* _REQUIREMENT 1_: In the Firefox network-change thread, which Firefox logging module can be enabled to show more detail on the detection?

#### TEXT BLOCK ####

Daniel would you help us catch it?

I mean that we need a guidance in creating additional logs and special settings for FF in order to catch the orginator of this network change event.
Hopefully it didn't take creation of special debug instance of FF itself.

Please direct us through these steps
(In reply to arkady from comment #13)

> I mean that we need a guidance in creating additional logs and special
> settings for FF in order to catch the orginator of this network change event.
> Hopefully it didn't take creation of special debug instance of FF itself.

If you can somehow narrow down when this event happens, it could possibly be useful to capture network activities during a few seconds before and under the Firefox detecting the network change. The logging module in Firefox  called "nsNotifyAddr" is otherwise what you can enable to see some additional details on the detection (the code for it is in netwerk/system/win32/nsNotifyAddrListener.cpp)

You can also of course add additional logging in there, but if you don't know what network change that is happening then I don't think more logging will help much.

Which Windows version are you using? Are you using IPv6 on the network where this happens?
(In reply to Daniel Stenberg [:bagder] from comment #14)
> (In reply to arkady from comment #13)
> 
> > I mean that we need a guidance in creating additional logs and special
> > settings for FF in order to catch the orginator of this network change event.
> > Hopefully it didn't take creation of special debug instance of FF itself.
> 
> If you can somehow narrow down when this event happens, it could possibly be
> useful to capture network activities during a few seconds before and under
> the Firefox detecting the network change. The logging module in Firefox 
> called "nsNotifyAddr" is otherwise what you can enable to see some
> additional details on the detection (the code for it is in
> netwerk/system/win32/nsNotifyAddrListener.cpp)

#### INPUT ####

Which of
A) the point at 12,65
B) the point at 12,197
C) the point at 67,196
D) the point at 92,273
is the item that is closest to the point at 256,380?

####

* _REQUIREMENT 2_: Transcribe the scene-based spatial listing above, reproducing every line unchanged.

* _SOLUTION 1_: The "nsNotifyAddr" logging module.

* _SOLUTION 2_:
Which of
A) the point at 12,65
B) the point at 12,197
C) the point at 67,196
D) the point at 92,273
is the item that is closest to the point at 256,380?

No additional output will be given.